Opens a GUI for visualzing ERP butterfly plots and topographies. ERP t-scores, standard error and global field power (Lehmann & Skrandies, 1980) can also be visualized. Hold mouse cursor over GUI controls for an explanation of what they do. Click on waveform axes to visualize the scalp topography at that point in time. Click on electrodes in scalp topography to see electrode name. Note, you can open more than one "gui_erp" at a time in different windows, but you cannot animate more than one gui_erp window at a time.

plot_wave

Plots the ERPs from one or more bins in a GND or GRP variable in uV or t-scores. Each channel is visualized on its own axis.

sig_raster

Plots 2D (electrode x time) raster diagram of samples that show significant effects according to t-tests. Significant positive effects are represented with white squares (red if color is requested). Significant negative effects are represented with black squares (blue if color is requested). Called on GND or GRP variables. Note, some image viewers (e.g., Apple's Preview) may have trouble viewing postscript raster images since some downsample the image to make the file smaller, which blurs the lines. gv and Adobe Illustrator should be able to view the files just fine.
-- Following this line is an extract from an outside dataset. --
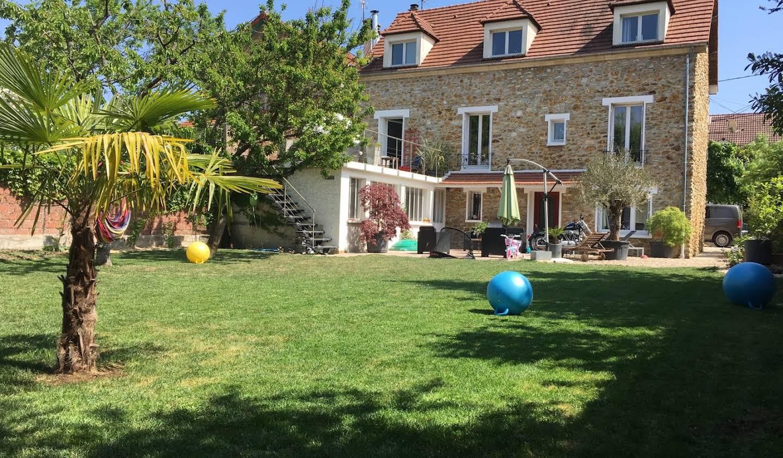 Maison Chelles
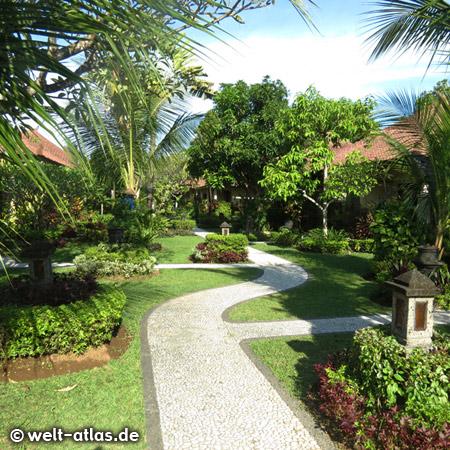 Schöne Gartenwege im Hotel, Tanjung Benoa, Bali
If viewing the raster as a postscript file is producing problems, you can try saving the figure in jpg format.

sig_topo

Plots scalp topographies of ERPs/ERP effects that have been tested for significance as a family of tests. Only works for ERPs/ERP effects derived from averaging time points within a mean time window. Called on GND or GRP variables.

sig_wave

Creates a butterfly plot of ERPs illustrating the results of a mass univariate t-test. Only works for mass univariate tests applied to every single time point within one or more time windows (i.e., it doesn't work when you apply t-tests to the average voltage within one or more time windows). Called on GND or GRP variables.

topoplotMK

Plots a topographic map of a scalp data field in a 2-D circular view (looking down at the top of the head) using interpolation on a fine cartesian grid. Can also show specified channnel location(s). This is a slightly modified version of the EEGLAB function topoplot.m. A few optional inputs have been added.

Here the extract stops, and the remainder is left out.